***** Extracted entries

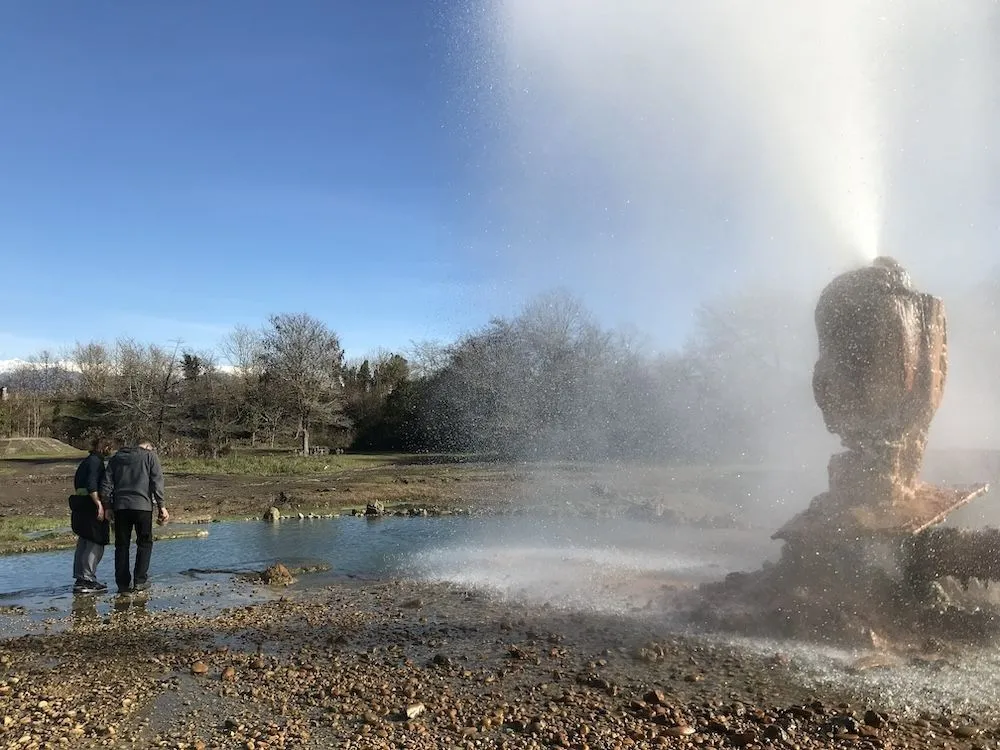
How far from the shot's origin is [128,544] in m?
10.6

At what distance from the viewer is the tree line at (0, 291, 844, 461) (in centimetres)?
3347

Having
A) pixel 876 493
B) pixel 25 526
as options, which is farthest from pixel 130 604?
pixel 876 493

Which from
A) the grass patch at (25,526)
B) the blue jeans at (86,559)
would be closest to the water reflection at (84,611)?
the blue jeans at (86,559)

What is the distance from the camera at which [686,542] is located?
15773 millimetres

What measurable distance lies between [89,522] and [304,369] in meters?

**********

- **Your instructions**:
Recast every line of the items above as a Markdown table with the columns "Row" and "Line," numbering each row and leaving out blank lines. Leave the pictures out of the table.

- **Answer to the exercise**:
| Row | Line |
|---|---|
| 1 | How far from the shot's origin is [128,544] in m? |
| 2 | 10.6 |
| 3 | At what distance from the viewer is the tree line at (0, 291, 844, 461) (in centimetres)? |
| 4 | 3347 |
| 5 | Having |
| 6 | A) pixel 876 493 |
| 7 | B) pixel 25 526 |
| 8 | as options, which is farthest from pixel 130 604? |
| 9 | pixel 876 493 |
| 10 | Which from |
| 11 | A) the grass patch at (25,526) |
| 12 | B) the blue jeans at (86,559) |
| 13 | would be closest to the water reflection at (84,611)? |
| 14 | the blue jeans at (86,559) |
| 15 | What is the distance from the camera at which [686,542] is located? |
| 16 | 15773 millimetres |
| 17 | What measurable distance lies between [89,522] and [304,369] in meters? |